▶ **Passage provided**
- IATA: TLU; ICAO: SKTL;

Summary
- Airport type: Public
- Owner/Operator: Aerocivil
- Location: Tolú, Colombia
- Elevation AMSL: 16 ft / 5 m
- Coordinates: 9°30′35″N 75°35′10″W﻿ / ﻿9.50972°N 75.58611°W

Map
- SKTL Location of airport in Colombia

Runways
| Direction | Length |  | Surface |
| m | ft |
| 17/35 | 1,350 | 4,429 | Asphalt |
- Sources: GCM Google Maps

= Golfo de Morrosquillo Airport =

Golfo de Morrosquillo Airport is a commercial airport serving the Caribbean coast municipality of Tolú in the Sucre Department of Colombia. The airport is on the coast south of the town, and north approaches and departures are over the water.

The airport was refurbished in 2010 extending its terrain and runway. Currently, Aerolínea de Antioquia and SATENA are the only airlines that serve this airport.

Aerolínea de Antioquia is the most prominent airlines at the airport, operating Dornier 328s, and SATENA began operations in early March, 2017, operating ATR 42s.

▶ **Listed entries**

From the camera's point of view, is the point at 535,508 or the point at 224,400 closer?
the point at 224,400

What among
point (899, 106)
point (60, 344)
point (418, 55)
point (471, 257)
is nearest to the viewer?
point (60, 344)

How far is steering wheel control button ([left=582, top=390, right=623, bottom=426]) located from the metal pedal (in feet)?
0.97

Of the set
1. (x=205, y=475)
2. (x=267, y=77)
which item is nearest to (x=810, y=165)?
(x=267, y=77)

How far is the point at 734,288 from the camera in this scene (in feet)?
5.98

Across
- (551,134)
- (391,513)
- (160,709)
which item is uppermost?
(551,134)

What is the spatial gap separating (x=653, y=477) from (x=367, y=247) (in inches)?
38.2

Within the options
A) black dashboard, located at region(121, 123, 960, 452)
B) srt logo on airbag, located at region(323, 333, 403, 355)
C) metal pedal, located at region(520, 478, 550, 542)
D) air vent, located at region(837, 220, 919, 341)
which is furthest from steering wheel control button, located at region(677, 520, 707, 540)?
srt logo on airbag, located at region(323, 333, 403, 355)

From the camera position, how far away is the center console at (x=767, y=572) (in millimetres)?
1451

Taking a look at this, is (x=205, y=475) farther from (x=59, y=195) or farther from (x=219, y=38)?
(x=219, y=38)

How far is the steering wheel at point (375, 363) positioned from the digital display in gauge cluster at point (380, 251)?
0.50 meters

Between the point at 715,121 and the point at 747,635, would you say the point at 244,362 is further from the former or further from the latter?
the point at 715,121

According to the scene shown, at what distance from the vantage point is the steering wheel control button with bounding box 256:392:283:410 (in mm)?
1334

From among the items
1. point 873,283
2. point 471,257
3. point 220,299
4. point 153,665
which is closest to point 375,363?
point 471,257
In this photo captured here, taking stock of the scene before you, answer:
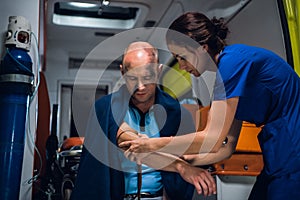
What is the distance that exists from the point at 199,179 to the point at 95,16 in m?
2.69

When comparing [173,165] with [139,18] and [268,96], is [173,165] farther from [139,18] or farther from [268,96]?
[139,18]

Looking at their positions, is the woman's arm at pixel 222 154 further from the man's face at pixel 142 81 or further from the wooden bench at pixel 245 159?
the man's face at pixel 142 81

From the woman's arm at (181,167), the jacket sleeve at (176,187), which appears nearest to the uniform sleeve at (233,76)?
the woman's arm at (181,167)

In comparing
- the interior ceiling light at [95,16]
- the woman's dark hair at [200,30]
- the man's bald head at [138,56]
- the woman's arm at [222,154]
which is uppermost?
the interior ceiling light at [95,16]

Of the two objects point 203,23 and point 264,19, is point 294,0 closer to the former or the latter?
point 264,19

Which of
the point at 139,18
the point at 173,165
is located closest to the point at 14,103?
the point at 173,165

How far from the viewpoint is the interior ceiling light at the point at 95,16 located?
3457 mm

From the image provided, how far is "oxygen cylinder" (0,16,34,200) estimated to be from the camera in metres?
1.38

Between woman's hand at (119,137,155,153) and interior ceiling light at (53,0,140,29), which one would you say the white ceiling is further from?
woman's hand at (119,137,155,153)

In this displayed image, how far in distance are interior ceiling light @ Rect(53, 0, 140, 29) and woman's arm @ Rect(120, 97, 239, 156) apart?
7.70ft

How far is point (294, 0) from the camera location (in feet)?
5.48

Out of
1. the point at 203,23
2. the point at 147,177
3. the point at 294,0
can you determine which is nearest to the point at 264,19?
the point at 294,0

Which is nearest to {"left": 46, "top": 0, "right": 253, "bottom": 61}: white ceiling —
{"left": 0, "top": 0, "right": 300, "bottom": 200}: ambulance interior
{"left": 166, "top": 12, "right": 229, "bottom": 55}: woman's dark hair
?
{"left": 0, "top": 0, "right": 300, "bottom": 200}: ambulance interior

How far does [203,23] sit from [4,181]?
98cm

▶ **Work to complete**
- A) List every field label that appears under the Summary heading of the Golfo de Morrosquillo Airport article.
- B) According to the Golfo de Morrosquillo Airport article, what surface does runway 17/35 have?
- C) Write out the passage of the Golfo de Morrosquillo Airport article between "Golfo de Morrosquillo Airport is" and "over the water.", inclusive.

▶ **Results**
- A)
Airport type
Owner/Operator
Location
Elevation AMSL
Coordinates

- B) Asphalt

- C)
Golfo de Morrosquillo Airport is a commercial airport serving the Caribbean coast municipality of Tolú in the Sucre Department of Colombia. The airport is on the coast south of the town, and north approaches and departures are over the water.